> **Tarefa proposta 1**: Liste todas as pessoas mencionadas pelo nome no texto abaixo sobre as famílias atingidas em Mariana.

> **Texto para leitura**:
85% das famílias atingidas pela barragem, em Mariana, sofrem com deslocamento compulsório - Projeto ManuelzãoProjeto Manuelzão

85% das famílias atingidas pela barragem, em Mariana, sofrem com deslocamento compulsório

20/08/2022

Análise do cadastro de atingidos mostra que há comunidades inteiras deslocadas, como Bento Rodrigues e Paracatu de Baixo

[Reportagem de Ellen Barros, com edição de Elis Almeida, para o Brasil de Fato Minas Gerais, publicada na última quarta-feira, 17 de agosto, e republicada aqui com algumas edições.]

Perda da moradia, dos modos de vida, das atividades produtivas, das relações comunitárias e de parentesco. Perda do acesso aos recursos naturais e de segurança alimentar, entre diversas outras violações, são as consequências do deslocamento compulsório causado pelo desastre-crime de responsabilidade das mineradoras Samarco, Vale e BHP desde novembro de 2015.

Essa é a conclusão da análise dos dados do processo de cadastramento das pessoas atingidas de Mariana, conduzido pela Cáritas MG. A análise mostra que pelo menos 1246 famílias foram forçadas a migrar, o que corresponde a 85% do total.

Migrações das famílias atingidas de Mariana em decorrência do rompimento da barragem Fundão. Infográfico: Cáritas.

Foi assim com a família de Marino D’Angelo, atingido de Paracatu de Cima. Produtor rural, Marino e sua família possuem um modo de vida ligado à lida na roça com os animais. Hoje, ele mora numa propriedade alugada no distrito de Águas Claras, onde tenta, a duras penas, seguir produzindo.

O processo de empobrecimento da família após o rompimento da barragem é fator de intenso sofrimento. Além disso, Marino conta sobre o que considera gastos absurdos por parte da Fundação Renova/Samarco em ações que não promovem a efetiva reparação dos danos.

“Eu moro numa moradia provisória que o aluguel é quase R$ 7 mil, a Fundação Renova tem gasto muito dinheiro nessa propriedade e isso mascara a realidade”.

Maryellen Milena de Lima, do Grupo de Estudos em Temática Ambiental (Gesta) da UFMG, analisa que “a falta de autonomia colocada pela moradia por residir em casas alugadas é mais um fator de intranquilidade, o que acaba intensificando a ansiedade de ter de volta a sua casa, a vida de trabalho e o resgate do que a lama solapou”.

> **Trechos de dados**:
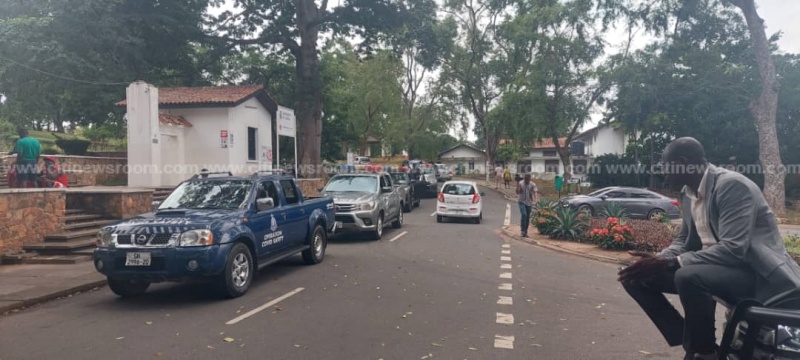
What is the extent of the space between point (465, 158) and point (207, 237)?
71.8 meters

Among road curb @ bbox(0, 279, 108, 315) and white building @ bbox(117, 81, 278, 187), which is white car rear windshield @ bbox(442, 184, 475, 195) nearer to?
white building @ bbox(117, 81, 278, 187)

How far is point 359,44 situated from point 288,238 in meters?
20.5

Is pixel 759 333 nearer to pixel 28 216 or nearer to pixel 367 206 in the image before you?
pixel 367 206

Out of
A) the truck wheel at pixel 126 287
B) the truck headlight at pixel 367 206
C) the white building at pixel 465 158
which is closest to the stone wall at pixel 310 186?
the truck headlight at pixel 367 206

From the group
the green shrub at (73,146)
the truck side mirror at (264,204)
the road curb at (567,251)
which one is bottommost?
the road curb at (567,251)

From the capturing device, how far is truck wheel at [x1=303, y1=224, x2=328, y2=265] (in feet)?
32.9

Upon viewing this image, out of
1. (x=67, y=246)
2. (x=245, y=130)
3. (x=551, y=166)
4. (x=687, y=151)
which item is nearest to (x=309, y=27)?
(x=245, y=130)

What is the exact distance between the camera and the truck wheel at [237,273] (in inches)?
277

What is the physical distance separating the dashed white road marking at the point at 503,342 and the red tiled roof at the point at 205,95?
61.8 ft

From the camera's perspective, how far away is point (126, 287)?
743 centimetres

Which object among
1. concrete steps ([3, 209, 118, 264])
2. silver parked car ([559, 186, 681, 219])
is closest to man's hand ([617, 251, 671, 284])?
concrete steps ([3, 209, 118, 264])

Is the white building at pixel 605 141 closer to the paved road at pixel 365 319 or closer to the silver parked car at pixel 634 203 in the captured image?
the silver parked car at pixel 634 203

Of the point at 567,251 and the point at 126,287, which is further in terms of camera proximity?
the point at 567,251

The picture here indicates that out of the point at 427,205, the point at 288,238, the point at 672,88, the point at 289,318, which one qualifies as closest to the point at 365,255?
the point at 288,238
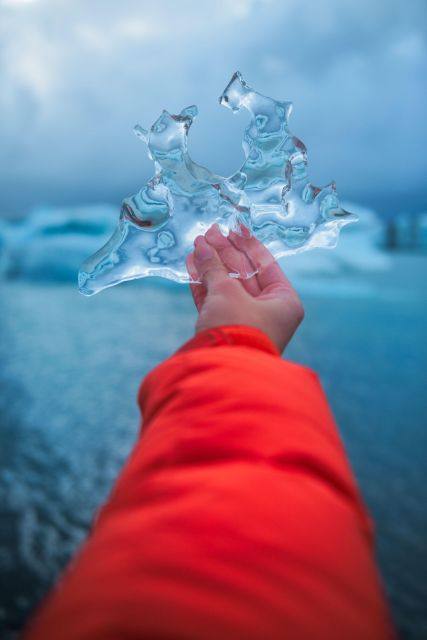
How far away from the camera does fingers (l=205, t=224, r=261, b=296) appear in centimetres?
76

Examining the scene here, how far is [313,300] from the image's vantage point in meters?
8.99

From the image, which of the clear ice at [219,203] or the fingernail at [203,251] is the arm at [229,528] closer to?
the fingernail at [203,251]

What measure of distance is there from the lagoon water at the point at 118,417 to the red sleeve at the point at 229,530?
1956mm

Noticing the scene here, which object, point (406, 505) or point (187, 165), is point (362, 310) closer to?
Answer: point (406, 505)

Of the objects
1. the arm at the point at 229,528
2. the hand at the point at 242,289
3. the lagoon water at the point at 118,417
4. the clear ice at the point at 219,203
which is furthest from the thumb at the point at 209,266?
the lagoon water at the point at 118,417

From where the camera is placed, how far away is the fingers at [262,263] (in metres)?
0.77

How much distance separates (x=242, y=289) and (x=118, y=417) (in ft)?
10.6

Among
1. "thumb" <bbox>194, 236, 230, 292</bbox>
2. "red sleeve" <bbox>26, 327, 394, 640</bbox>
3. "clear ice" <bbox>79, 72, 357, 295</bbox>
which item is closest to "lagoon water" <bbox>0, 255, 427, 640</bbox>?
"clear ice" <bbox>79, 72, 357, 295</bbox>

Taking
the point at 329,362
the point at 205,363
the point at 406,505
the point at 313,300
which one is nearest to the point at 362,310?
the point at 313,300

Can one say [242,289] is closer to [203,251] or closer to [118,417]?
[203,251]

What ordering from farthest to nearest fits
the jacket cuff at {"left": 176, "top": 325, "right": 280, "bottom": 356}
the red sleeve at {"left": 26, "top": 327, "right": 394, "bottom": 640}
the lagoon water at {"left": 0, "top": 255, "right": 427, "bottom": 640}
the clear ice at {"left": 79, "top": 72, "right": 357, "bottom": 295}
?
the lagoon water at {"left": 0, "top": 255, "right": 427, "bottom": 640}, the clear ice at {"left": 79, "top": 72, "right": 357, "bottom": 295}, the jacket cuff at {"left": 176, "top": 325, "right": 280, "bottom": 356}, the red sleeve at {"left": 26, "top": 327, "right": 394, "bottom": 640}

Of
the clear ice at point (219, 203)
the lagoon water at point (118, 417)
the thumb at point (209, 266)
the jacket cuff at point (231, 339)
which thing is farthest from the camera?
the lagoon water at point (118, 417)

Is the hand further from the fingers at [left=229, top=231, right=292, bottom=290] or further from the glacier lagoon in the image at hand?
the glacier lagoon

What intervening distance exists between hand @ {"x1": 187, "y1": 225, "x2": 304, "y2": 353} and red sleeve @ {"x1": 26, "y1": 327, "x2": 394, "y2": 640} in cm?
14
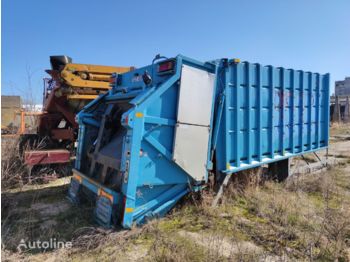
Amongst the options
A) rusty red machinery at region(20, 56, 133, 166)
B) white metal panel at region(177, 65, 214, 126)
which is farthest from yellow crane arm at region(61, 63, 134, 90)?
white metal panel at region(177, 65, 214, 126)

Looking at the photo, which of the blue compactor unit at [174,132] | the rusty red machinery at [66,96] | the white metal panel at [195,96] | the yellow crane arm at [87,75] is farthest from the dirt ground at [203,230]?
the yellow crane arm at [87,75]

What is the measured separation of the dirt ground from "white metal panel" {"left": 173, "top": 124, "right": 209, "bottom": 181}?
1.76ft

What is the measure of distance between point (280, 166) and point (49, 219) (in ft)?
15.2

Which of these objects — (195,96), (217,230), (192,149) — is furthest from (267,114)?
(217,230)

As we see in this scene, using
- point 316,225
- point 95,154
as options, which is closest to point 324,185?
point 316,225

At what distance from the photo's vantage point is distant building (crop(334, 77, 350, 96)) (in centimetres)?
4112

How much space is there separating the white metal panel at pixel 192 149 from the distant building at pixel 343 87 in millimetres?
44372

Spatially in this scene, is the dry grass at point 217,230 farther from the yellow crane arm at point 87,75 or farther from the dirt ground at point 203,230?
the yellow crane arm at point 87,75

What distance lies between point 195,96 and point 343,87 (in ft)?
153

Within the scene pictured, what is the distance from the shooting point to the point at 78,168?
4.67 meters

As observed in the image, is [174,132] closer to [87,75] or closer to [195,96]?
[195,96]

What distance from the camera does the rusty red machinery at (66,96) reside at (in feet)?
21.5

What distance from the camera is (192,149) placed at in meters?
3.80

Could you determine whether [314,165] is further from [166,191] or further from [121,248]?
[121,248]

> **Tarefa proposta 2**: Reescreva em forma de lista numerada as linhas da listagem acima, da linha que contém "As we see in this scene, using" até o fim da listagem, omitindo as linhas em branco.

> **Resposta completa 1**:
- Ellen Barros
- Elis Almeida
- Marino D’Angelo
- Maryellen Milena de Lima

> **Resposta completa 2**:
1. As we see in this scene, using
2. - point 316,225
3. - point 95,154
4. as options, which is closest to point 324,185?
5. point 316,225
6. At what distance from the photo's vantage point is distant building (crop(334, 77, 350, 96)) (in centimetres)?
7. 4112
8. How much space is there separating the white metal panel at pixel 192 149 from the distant building at pixel 343 87 in millimetres?
9. 44372
10. Spatially in this scene, is the dry grass at point 217,230 farther from the yellow crane arm at point 87,75 or farther from the dirt ground at point 203,230?
11. the yellow crane arm at point 87,75
12. What distance lies between point 195,96 and point 343,87 (in ft)?
13. 153
14. Within the scene pictured, what is the distance from the shooting point to the point at 78,168?
15. 4.67 meters
16. As observed in the image, is [174,132] closer to [87,75] or closer to [195,96]?
17. [195,96]
18. What distance from the camera does the rusty red machinery at (66,96) reside at (in feet)?
19. 21.5
20. What distance from the camera is (192,149) placed at in meters?
21. 3.80
22. Could you determine whether [314,165] is further from [166,191] or further from [121,248]?
23. [121,248]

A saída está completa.